→ **Exercise details**: Write out the records below once more, exactly as they stand.

[Rows of spatial question data]
—————

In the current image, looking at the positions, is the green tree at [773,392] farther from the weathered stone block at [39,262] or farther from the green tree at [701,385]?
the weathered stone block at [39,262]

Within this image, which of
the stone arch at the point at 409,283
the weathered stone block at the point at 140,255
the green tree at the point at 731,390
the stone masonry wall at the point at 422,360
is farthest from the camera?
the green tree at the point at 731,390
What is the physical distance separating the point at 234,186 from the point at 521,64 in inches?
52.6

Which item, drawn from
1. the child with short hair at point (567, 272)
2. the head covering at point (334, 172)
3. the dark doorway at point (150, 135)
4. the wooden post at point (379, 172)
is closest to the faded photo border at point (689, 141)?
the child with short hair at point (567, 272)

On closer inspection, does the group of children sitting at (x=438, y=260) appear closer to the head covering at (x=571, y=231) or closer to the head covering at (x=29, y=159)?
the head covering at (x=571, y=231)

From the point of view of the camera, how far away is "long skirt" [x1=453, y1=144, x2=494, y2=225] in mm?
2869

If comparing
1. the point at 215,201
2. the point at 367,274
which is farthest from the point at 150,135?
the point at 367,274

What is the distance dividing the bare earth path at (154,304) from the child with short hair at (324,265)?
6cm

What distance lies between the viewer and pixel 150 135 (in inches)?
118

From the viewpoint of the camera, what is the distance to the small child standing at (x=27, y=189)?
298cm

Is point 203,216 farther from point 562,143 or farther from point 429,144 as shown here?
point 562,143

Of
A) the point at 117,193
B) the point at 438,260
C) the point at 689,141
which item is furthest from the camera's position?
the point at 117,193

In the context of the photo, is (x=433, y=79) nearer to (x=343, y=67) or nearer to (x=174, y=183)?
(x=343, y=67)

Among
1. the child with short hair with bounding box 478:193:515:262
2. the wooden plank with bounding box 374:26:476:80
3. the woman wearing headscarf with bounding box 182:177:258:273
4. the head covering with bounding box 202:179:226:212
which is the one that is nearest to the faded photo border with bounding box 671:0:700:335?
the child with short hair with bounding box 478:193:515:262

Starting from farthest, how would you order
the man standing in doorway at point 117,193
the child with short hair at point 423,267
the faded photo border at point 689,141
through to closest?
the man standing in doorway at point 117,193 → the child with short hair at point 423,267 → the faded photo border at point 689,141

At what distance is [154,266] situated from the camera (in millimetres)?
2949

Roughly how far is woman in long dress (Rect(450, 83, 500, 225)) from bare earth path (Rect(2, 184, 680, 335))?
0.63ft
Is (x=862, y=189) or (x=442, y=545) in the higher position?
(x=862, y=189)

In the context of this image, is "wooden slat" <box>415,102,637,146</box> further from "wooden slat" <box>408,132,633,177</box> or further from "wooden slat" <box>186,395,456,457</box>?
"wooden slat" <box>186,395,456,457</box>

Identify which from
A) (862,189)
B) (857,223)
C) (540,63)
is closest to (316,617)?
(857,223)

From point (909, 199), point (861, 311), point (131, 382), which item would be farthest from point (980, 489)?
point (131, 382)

—————

→ **Task result**:
In the current image, looking at the positions, is the green tree at [773,392] farther from the weathered stone block at [39,262] or farther from the green tree at [701,385]?
the weathered stone block at [39,262]

Within this image, which of
the stone arch at the point at 409,283
the weathered stone block at the point at 140,255
the green tree at the point at 731,390
the stone masonry wall at the point at 422,360
is farthest from the camera?
the green tree at the point at 731,390
What is the physical distance separating the point at 234,186 from the point at 521,64 in inches?
52.6

Which item, drawn from
1. the child with short hair at point (567, 272)
2. the head covering at point (334, 172)
3. the dark doorway at point (150, 135)
4. the wooden post at point (379, 172)
is closest to the faded photo border at point (689, 141)?
the child with short hair at point (567, 272)

On closer inspection, does the group of children sitting at (x=438, y=260) appear closer to the head covering at (x=571, y=231) or closer to the head covering at (x=29, y=159)?
the head covering at (x=571, y=231)

From the point of view of the camera, how far away is "long skirt" [x1=453, y1=144, x2=494, y2=225] in mm?
2869

If comparing
1. the point at 215,201
2. the point at 367,274
which is farthest from the point at 150,135?
the point at 367,274

What is the distance dividing the bare earth path at (154,304) from the child with short hair at (324,265)?
6cm

What distance lies between the viewer and pixel 150 135 (in inches)?
118

From the viewpoint of the camera, what is the distance to the small child standing at (x=27, y=189)?
298cm

Is point 203,216 farther from point 562,143 or farther from point 429,144 as shown here?
point 562,143

Of
A) the point at 117,193
B) the point at 438,260
C) the point at 689,141
which item is furthest from the camera's position?
the point at 117,193

In the context of the photo, is (x=433, y=79) nearer to (x=343, y=67) or nearer to (x=174, y=183)?
(x=343, y=67)

Among
1. the child with short hair with bounding box 478:193:515:262
2. the wooden plank with bounding box 374:26:476:80
3. the woman wearing headscarf with bounding box 182:177:258:273
4. the head covering with bounding box 202:179:226:212
which is the one that is nearest to the faded photo border with bounding box 671:0:700:335?
the child with short hair with bounding box 478:193:515:262

Starting from farthest, how would you order
the man standing in doorway at point 117,193
the child with short hair at point 423,267
the faded photo border at point 689,141
through to closest?
the man standing in doorway at point 117,193 → the child with short hair at point 423,267 → the faded photo border at point 689,141

At what distance is [154,266] situated from the camera (in millimetres)?
2949

Roughly how far is woman in long dress (Rect(450, 83, 500, 225)) from bare earth path (Rect(2, 184, 680, 335))?
0.63ft
Is (x=862, y=189) or (x=442, y=545) in the higher position?
(x=862, y=189)

In the context of this image, is "wooden slat" <box>415,102,637,146</box> further from "wooden slat" <box>408,132,633,177</box> or further from "wooden slat" <box>186,395,456,457</box>?
"wooden slat" <box>186,395,456,457</box>

Identify which from
A) (862,189)
B) (857,223)
C) (540,63)
is closest to (316,617)?
(857,223)

From point (909, 199), point (861, 311), point (131, 382), which item would be farthest from point (980, 489)?
point (131, 382)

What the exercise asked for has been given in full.